Высокий, сутулый, заросший непослушной курчавой бородой, с впалыми блеклыми глазами, он важно сидел на своем стуле-троне и смотрел на нас в упор.

— У реки, — еле слышно ответила сестра.

— Что ты там мямлишь? Идите сюда, есть разговор.

Сестра взяла меня за руку. Мы напряглись, хотелось только одного — сбежать. Но мы знали: если убежим, завтра будет еще хуже. Мое тело вытянулось в тонкий, но твердый бамбуковый стебель, руки превратились в ледышки, внутри все окаменело. Когда отец обращал на нас внимание, это не сулило ничего хорошего.

— Мне долго ждать? И расцепитесь вы уже. Вы не сиамские близнецы, черт вас дери! — рявкнул он и глотнул самогона из кружки.

Мы разжали руки и, войдя в кухню, встали прямо перед ним. Воздух здесь пропитался алкогольными парами и дешевым табаком. От этого в пересохшем горле запершило, хотелось выплюнуть из себя воздух, но приходилось задерживать дыхание, чтоб не разозлись его еще сильнее.
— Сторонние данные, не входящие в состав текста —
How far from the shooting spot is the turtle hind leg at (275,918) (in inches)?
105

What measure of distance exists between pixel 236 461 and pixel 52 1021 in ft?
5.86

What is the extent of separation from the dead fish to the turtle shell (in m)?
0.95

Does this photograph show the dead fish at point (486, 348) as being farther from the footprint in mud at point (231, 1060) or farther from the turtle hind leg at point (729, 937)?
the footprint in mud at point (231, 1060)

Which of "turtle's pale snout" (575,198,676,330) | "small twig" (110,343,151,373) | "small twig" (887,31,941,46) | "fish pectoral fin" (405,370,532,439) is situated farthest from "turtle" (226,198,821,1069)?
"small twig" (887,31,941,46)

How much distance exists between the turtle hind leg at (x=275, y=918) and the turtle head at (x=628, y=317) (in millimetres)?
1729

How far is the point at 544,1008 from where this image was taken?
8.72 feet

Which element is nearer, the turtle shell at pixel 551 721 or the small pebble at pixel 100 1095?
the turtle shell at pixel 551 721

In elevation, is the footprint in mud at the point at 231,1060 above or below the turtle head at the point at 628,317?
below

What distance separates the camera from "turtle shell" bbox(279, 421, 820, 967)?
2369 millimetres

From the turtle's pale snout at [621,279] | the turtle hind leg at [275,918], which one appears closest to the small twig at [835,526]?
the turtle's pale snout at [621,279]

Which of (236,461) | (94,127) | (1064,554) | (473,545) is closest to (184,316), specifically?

Сестра опустила взгляд, словно разглядывала наши грязные босые ноги. Мои же глаза смотрели прямо в его глаза. Отцовский палец с обкусанными заусенцами и грязью под огрызками ногтя, был направлен на меня.
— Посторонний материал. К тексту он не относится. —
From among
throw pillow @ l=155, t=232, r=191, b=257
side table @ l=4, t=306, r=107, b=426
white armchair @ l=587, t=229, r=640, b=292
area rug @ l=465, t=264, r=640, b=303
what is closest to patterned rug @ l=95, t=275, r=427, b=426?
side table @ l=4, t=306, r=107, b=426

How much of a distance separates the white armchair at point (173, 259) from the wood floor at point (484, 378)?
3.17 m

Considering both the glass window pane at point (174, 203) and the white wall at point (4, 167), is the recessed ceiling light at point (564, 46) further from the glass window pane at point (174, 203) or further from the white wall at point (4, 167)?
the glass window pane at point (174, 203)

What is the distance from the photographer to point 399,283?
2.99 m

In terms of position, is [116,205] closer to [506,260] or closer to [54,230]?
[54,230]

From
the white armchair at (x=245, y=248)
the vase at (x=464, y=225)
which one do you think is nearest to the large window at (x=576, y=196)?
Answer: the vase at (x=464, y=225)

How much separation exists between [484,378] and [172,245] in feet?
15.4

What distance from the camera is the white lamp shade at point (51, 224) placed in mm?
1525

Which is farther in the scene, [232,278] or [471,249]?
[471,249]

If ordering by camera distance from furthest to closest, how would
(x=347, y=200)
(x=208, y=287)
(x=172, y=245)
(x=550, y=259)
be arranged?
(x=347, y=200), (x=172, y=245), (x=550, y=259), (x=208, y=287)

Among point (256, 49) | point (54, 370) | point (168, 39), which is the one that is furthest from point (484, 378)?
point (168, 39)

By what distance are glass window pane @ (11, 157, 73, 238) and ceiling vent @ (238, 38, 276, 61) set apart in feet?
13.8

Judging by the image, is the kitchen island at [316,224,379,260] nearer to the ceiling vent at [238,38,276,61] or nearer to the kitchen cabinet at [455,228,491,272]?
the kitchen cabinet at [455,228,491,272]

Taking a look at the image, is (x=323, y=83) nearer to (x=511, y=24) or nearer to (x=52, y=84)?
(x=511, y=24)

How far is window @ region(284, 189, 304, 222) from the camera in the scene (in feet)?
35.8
— Больше ты в школу не пойдешь. Будешь, как сестра, на домашнем обучении.

Ужас охватил меня. Не хотелось верить в его слова, но это был мой отец, а он никогда не шутил. Вопросы — почему, за что, что случилось, — крутились в голове волчком.
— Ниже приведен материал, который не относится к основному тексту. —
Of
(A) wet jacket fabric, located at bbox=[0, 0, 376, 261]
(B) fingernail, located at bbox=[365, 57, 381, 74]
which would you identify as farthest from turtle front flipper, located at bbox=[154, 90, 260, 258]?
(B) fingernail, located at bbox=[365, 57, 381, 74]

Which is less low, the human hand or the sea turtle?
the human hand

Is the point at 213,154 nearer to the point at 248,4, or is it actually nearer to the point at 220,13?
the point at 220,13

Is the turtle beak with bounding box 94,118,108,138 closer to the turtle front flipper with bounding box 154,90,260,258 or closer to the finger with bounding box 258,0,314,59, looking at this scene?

— Почему? — вырвалось у меня против воли.

Отец привстал, но пошатнулся и рухнул обратно на стул.

— Ты позоришь меня! — бросил он.

— Чем?

— Своим рождением, — пьяно ответил он и зашелся оглушительным, гнусным смехом.

Мои кулаки сжимались, грудь вздымалась и опускалась, гнев, как смерч, зарождался внутри.

— Я хочу ходить в школу!

Лицо отца перекосилось от презрения. Никто в нашем доме не смел ему перечить, тем более я. Мне всегда казалось, что к сестре он относится добрее, а ко мне более суров, но это не мешало мне любить ее. Она была чем-то недосягаемым и священным.